Qué harás.
1. En el texto sobre el horror de la violencia, ¿qué palabra encontró Adriana Cavarero para nombrar las cosas desde las víctimas?
2. Escribe la continuación del texto sobre el horror de la violencia a partir de su última oración.

Texto del documento.
Por eso ninguna explicación, ni contexto se ajusta al horror. El horror es un absoluto, agujerea la realidad cada vez. Cuando algunas personas quisieron dar contexto, mientras simultáneamente sucedía el ataque de violencia inaudita de Hamás sucedía, su mensaje fue recibido por muchos como una trivialización del mal. Como una especie de aceptación cínica de un cálculo: “Los otros lo han matado más”.
Pensar la violencia siempre se topa con el problema de que nada la explica por completo, siempre hay un excedente. Ninguna represalia o venganza es proporcional, porque el horror no tiene medida. Aunque se mida y se redondeen las cifras. Por cierto, esa es un forma de borrarle el horror a la muerte.
Los testigos de la violencia discuten los significados de las palabras, qué es una guerra, qué es terrorismo, qué es la legítima defensa. Todas esas cosas hoy, como casi todo, se han vuelto menos nítidas. Sin embargo, esa discusión sigue siendo una a partir del punto de vista de los perpetradores. A las víctimas, ninguna de esas definiciones les alcanza. No hay violencia legítima para una víctima. El discurso sobre medios y fines es impropio desde esta perspectiva. ¿Y si entonces nombramos las cosas desde las víctimas? Horrorismo, es la palabra que encontró Adriana Cavarero para ello. Este giro podría dar una pista sobre la naturaleza de la violencia actual, porque cada vez más las víctimas son civiles, son cualquiera, en cualquier momento. La guerra no es más un acontecimiento acotado, el campo de batalla hace tiempo que se desplazó a la ciudad. La guerra, dice Cavarero, es contra los inermes. Las víctimas deben ser pensadas, no solo para compadecerlas, sino también, para comprender la violencia de nuestro tiempo.
¿Por qué civiles casi todo el tiempo?
“Faltan líderes”, dijo estos días Shlomo Ben Ami, el exministro israelí, quien se ha destacado por su trabajado en la búsqueda de la solución pacífica al conflicto. En la entrevista decía que un gobernante supremacista, que lleva años agrediendo y ahogando al pueblo palestino, con sus acciones pone en peligro la seguridad de su pueblo. Y desde luego, un grupo terrorista que se escuda en su propia gente, y cuya única misión es el exterminio de Israel.
¿Cómo puede ocurrir que existan liderazgos cuyas acciones no lleven a un objetivo concebible? Ocurre.
Quienes lideran saben que los muros no atajan a las pesadillas y que las venganzas no son justicia, sino que crean un tipo de matrimonio fuerte, fuertísimo.

Datos extraídos.
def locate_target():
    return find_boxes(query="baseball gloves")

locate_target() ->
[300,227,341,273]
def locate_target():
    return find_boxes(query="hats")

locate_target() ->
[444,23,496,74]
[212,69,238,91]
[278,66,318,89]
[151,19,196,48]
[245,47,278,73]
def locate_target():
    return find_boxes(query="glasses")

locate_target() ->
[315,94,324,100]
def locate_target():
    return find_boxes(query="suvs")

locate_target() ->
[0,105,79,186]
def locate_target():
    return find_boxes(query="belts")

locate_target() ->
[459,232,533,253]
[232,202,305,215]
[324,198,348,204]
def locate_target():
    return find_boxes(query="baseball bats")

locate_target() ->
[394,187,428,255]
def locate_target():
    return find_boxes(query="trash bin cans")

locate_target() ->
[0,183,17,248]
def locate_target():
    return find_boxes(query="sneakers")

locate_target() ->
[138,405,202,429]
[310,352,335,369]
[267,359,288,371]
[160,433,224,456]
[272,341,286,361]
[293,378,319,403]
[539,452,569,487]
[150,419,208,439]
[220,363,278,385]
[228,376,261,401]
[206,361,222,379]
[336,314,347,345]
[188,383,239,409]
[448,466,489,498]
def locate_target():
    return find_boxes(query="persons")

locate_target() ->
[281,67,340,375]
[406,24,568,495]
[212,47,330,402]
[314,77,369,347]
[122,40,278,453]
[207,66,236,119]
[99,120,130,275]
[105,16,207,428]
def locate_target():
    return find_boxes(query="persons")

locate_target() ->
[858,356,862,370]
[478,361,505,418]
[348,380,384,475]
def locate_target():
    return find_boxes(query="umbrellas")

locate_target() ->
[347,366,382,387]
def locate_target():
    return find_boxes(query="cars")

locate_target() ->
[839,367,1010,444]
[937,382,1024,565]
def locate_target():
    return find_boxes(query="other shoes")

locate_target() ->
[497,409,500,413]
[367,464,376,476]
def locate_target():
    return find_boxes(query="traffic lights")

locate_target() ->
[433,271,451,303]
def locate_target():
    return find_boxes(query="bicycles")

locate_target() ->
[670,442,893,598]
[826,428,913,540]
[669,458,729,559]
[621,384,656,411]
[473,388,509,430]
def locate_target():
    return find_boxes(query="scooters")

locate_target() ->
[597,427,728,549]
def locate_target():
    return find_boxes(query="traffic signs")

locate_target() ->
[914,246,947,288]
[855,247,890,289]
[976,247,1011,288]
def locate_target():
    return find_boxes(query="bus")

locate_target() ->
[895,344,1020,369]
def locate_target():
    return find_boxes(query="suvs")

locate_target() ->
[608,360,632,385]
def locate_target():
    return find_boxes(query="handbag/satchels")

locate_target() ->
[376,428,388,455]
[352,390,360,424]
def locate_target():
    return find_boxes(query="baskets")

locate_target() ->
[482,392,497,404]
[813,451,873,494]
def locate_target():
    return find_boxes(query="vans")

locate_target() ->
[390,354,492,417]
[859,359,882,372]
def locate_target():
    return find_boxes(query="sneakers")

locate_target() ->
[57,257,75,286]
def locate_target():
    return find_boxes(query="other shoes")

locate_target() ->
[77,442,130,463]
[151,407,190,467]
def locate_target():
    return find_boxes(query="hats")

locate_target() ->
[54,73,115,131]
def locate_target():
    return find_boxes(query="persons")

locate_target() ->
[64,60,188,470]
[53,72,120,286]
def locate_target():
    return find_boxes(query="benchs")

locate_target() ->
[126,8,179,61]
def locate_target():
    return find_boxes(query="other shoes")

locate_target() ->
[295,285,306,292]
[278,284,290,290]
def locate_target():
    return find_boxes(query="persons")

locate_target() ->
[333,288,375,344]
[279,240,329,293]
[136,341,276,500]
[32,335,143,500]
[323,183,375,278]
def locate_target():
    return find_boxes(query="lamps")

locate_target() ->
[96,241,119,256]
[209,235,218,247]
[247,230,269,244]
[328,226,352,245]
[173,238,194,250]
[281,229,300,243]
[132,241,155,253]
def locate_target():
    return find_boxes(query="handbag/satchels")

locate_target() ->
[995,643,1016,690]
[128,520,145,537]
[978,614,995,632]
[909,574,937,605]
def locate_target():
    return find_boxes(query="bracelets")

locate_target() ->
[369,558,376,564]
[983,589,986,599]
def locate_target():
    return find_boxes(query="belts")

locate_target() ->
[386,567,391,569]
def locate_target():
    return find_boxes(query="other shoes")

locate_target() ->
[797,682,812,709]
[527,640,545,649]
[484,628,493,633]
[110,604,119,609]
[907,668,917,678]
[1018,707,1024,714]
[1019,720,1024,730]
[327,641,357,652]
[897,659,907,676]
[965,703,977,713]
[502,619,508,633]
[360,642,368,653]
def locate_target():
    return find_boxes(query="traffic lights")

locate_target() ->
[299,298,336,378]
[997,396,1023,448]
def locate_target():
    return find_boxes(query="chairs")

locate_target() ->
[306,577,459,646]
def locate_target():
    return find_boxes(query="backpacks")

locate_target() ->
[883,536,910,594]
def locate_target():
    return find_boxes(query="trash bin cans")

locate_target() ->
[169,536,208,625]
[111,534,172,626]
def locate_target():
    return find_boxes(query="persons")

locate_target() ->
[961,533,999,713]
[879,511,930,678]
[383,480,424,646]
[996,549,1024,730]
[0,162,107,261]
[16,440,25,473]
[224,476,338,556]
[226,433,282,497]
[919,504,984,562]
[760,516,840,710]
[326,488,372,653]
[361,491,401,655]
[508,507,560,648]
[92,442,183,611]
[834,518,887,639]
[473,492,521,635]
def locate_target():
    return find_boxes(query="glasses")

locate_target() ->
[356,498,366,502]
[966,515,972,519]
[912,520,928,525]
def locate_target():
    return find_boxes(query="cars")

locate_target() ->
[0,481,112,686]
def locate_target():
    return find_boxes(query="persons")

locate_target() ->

Respuestas dadas.
1. Horrorismo.

2.
Los testigos, quienes vemos de lejos, debiésemos hacernos las mismas preguntas. No es secreto que, para las personas de muchas partes del mundo, son tiempos peligrosos. Y así como necesitamos líderes que aspiren a que haya futuro, quienes los elegimos debiésemos también preguntarnos si lo hacemos con algún objetivo digno.
Hay una pregunta incómoda que se dejó ver estos días. ¿Por qué fue tan difícil para algunas figuras públicas pronunciarse? Estos conflictos son complejos, y especialmente los políticos deben ser cuidadosos en sus declaraciones. ¿Pero por qué nuestro presidente tardó casi dos días? ¿Por qué se pronunció solo detrás de un tuit de y Carmen Hertz? Ella sin ambages dijo: se puede condenar al terrorismo y a la vez defender la causa palestina. Por cierto, la diputada Hertz, habló por su cuenta, distanciándose de la declaración pública de su partido, el PC.
¿Qué fue lo difícil de decir? ¿Acaso este conflicto, catastrófico, se transformó en una toma de partido? Cuando eso ocurre, el pensar y el coraje se esconden detrás del nosotros.
Sin duda es más fácil tomar partido que posición. Porque la posición se piensa cada vez, no está escrita de antemano. A veces tememos más a los amigos que a los adversarios. No callamos solo por represión, también por miedo al rechazo. Son los miedos de lujo de los testigos, quienes aún contamos con el privilegio de estar en la realidad (esa convención que nos lleva a parar en los semáforos y a buscar aprobación) y no en el horror.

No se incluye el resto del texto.